そんなことを考えていると、母さんも居間へとやって来た。
「あら、雪音ちゃんも一緒だったのね」
「はい。あの、静香さんにご相談が」
雪音が母さんにを告げる。
「相談?別に構わないけど」
「私を物資調達に連れて行って下さい!」
「えっと、先ず確認したいのだけど、親御さんの許可は取ったの?」
母さんが質問する。
「いえ、親には反対されました。でも、私も避難所の役に立ちたいんです」
「うん。雪音ちゃんの気持ちは理解したわ。でもね、親御さんが反対しているなら、私も許可できません」
母さんはそうキッパリと雪音の物資調達への参加を断った。
「私だって、本当はこの子達を物資調達に参加させたくないもの」
一度、俺達の方を見ながら母さんは話を続ける。
「自分の子供達を、命懸けの危険な作業に、向かわせたいなんて思う親はいないわ」
「それでも、私には戦うこと以外役に立つことなんて、、、」
雪音は何かを思い出したようで、一度居間を出ていった。数分後、居間に戻って来た雪音の手には、1本の刀が握られている。
「えっと、雪音ちゃん?その物騒な刀は何かしら」
「お父さんに口止めされていたんですけど。実は私、ギフトをもらったんです」
「ギフトと、その刀に関係があるってことかしら?」
母さんは刀を指差してそう質問する。
「はい。私のもらったギフトはこの刀です。銘は屍丸と言うそうです」
「武器の形をしたギフト?」
「そうですね、、、」
雪音の話を要約するとこうだ。刀の銘は屍丸。能力については、刀の切れ味が落ちることはなく、刃こぼれもしなく。おまけに、仮に壊れた際に、鞘に納めておけば自動修復するらしい。ただ、使用にもリスクがあり、鞘から抜くと徐々に体力を消耗していくらしい。体力の消耗がどれほどなのか分からないが、能力に関してはかなり有能だと思う。
「ギフトについては分かったわ。でも、許可はできません」
「なんで!」
そう反論しようとした雪音を、母さんがそっと手で制すると続きを話す。
「最後まで話を聞きなさい。現状許可はできないけど、明日の稽古で雪音ちゃんを試させてもらうわ。それの結果次第で、雪音ちゃんのご両親を説得するか、決めさせてちょうだい」
「わかりました」
渋々といった感じだが、雪音もチャンスをもらえて納得したようだ。
「ちょっと悪いんだけど、麻陽瑠と、佐城に質問良いか?」
俺がそう伝えると、2人が俺の方を見る。
「ギフトについてなんだが、2人は自分のギフトについてどこまで把握しているんだ?」
「、、、把握ですか。私の場合は、銃器を構えると、銃弾の軌道が分かると言った感じでしょうか」
珍しく、ずっと黙って居た麻陽瑠が答えてくれた。
「それってどのタイミングで分かったんだ?」
続けてに俺は質問する。
「、、、そうですね。神という存在が現れた後、箱の様な物が届いて、それに触れた時でしょうか」
俺は雪音に視線を向ける。
「私も同じよ。箱に触れた時に、ギフトの情報が頭に流れ込んできたの」
「まじか、俺あの箱触った後、気絶したんだけど」
「私はしなっかたわね。鍛え方が足りないんじゃない」
この野郎、何かと難癖付けやがって。てか、その理由なら俺が気絶して、麻陽瑠が気絶しないのはおかしいだろ。

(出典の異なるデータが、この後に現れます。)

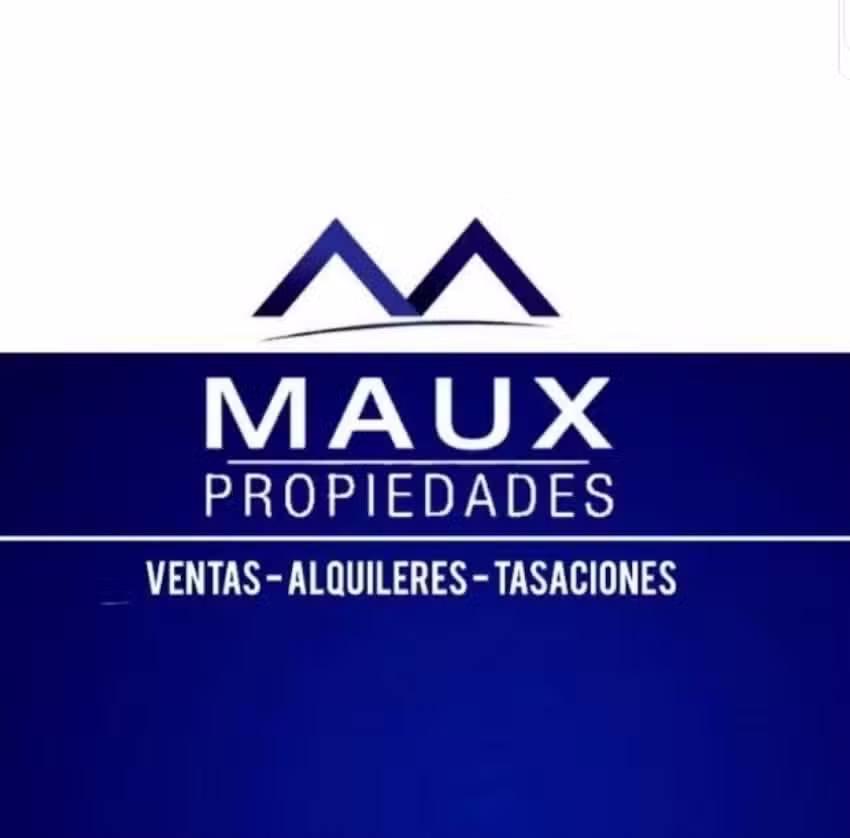Maux Propiedades
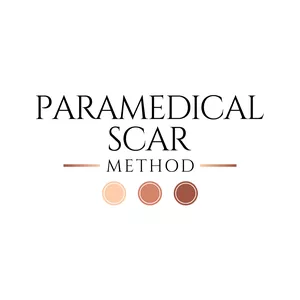 Imagem de capa para o Curso online Curso Paramedical Scar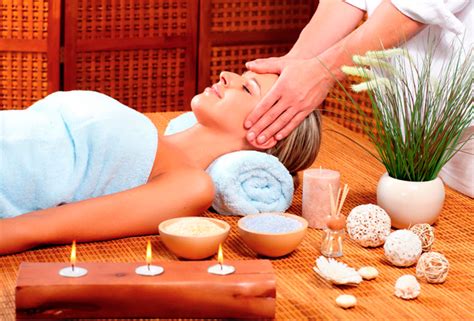 ﻿¿por qué elegir la terapia de masaje como carrera?
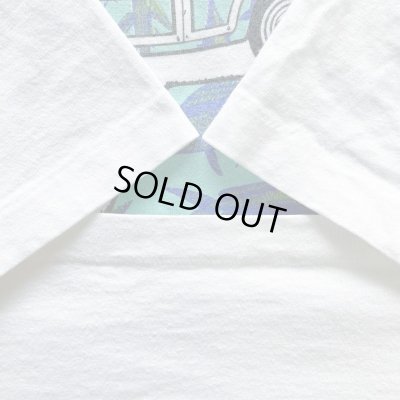 画像5: 90s JIMMY'S TEE SHIRT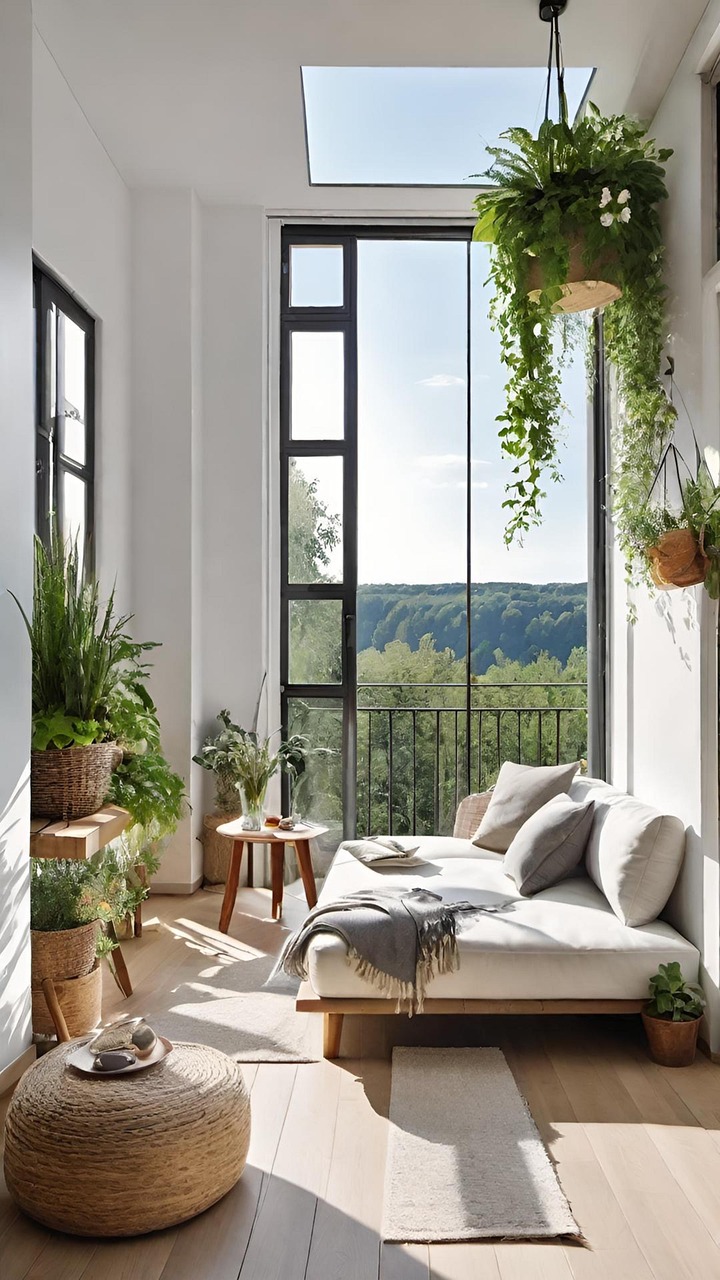 découvrez notre gamme de mobilier urbain moderne et fonctionnel, conçue pour embellir et optimiser les espaces publics.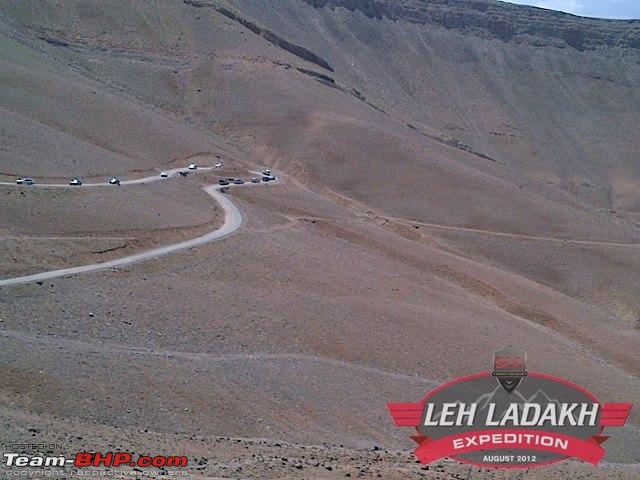 Super Car Club ( SCC ) Expedition- Leh/Ladakh 2012-e.jpg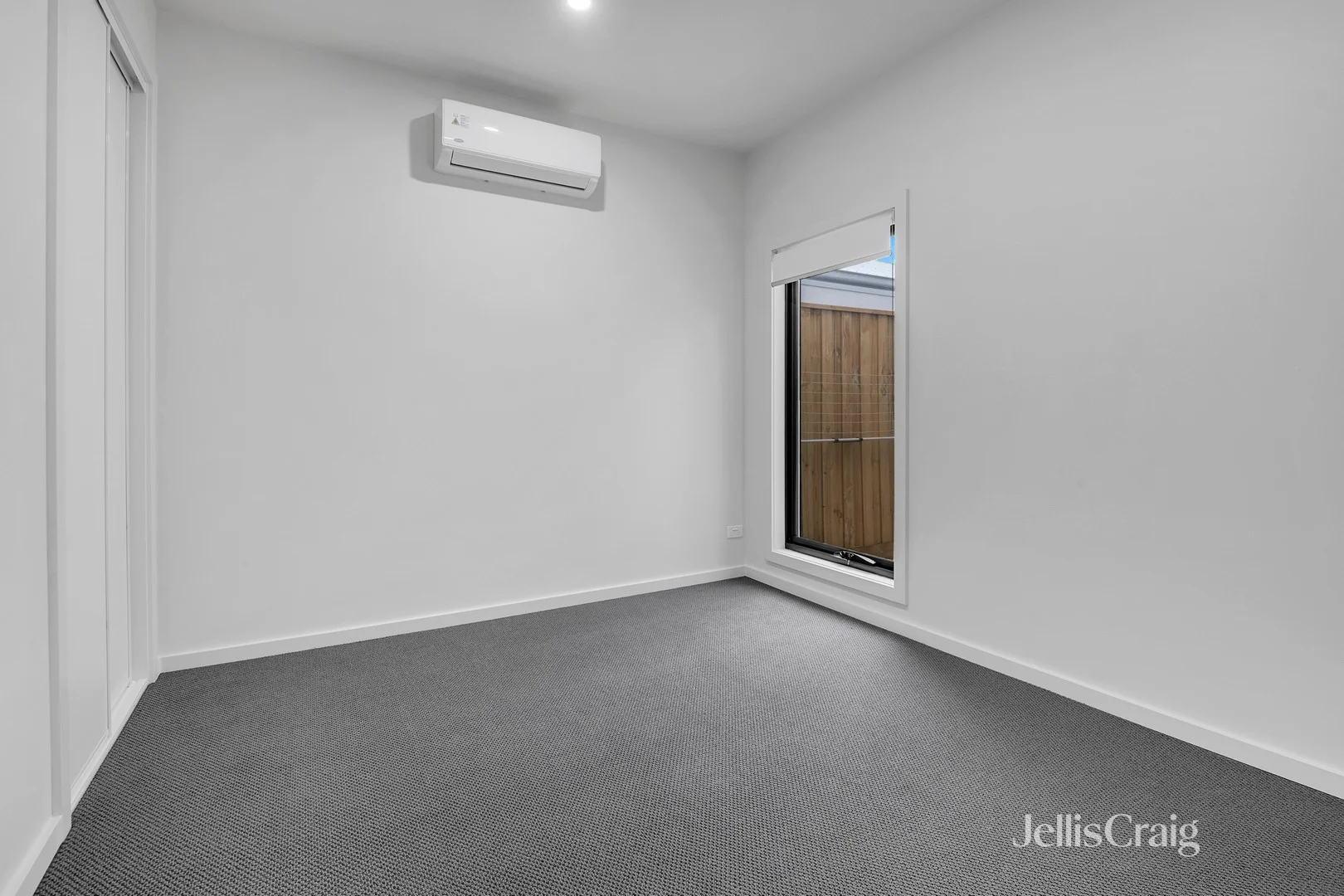 Additional image 8 of 18 Menotti Street, Wyndham Vale VIC 3024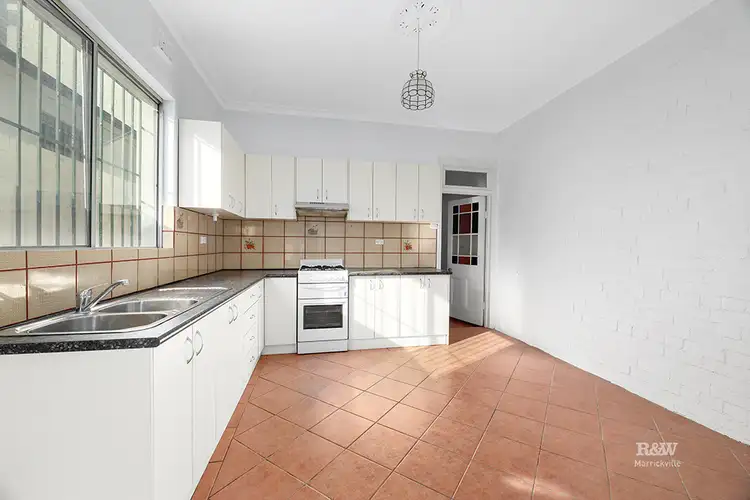 Fifth view of Homely house listing, 253 Denison Street, Newtown NSW 2042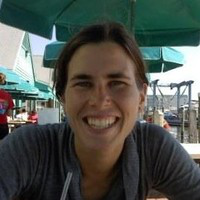 Megan Glenn avatar image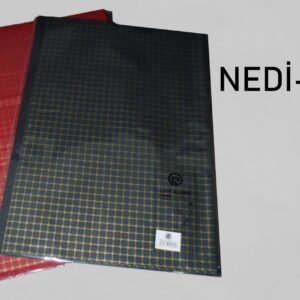 PELUR SÜLFİT KAĞIT 50*70 EKOSELİ (28AD/PK)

「鍛え方の前に、俺は気絶したことで、ギフトの情報を手に入れられなかったってことか」
「貴方、自分のギフトの能力も把握していないの?」
「そうだよ」
自分なりにギフトについては、調べたつもりだが、俺の知らない能力がまだ、あるのかもしれないな。
てか、なんで俺だけ気絶したんだよ。
「聞きたいことはそれだけだ。答えてくれてありがとな」
俺がそう伝えると、話し合いは終了し。各々そのあとの時間を自由に過ごした。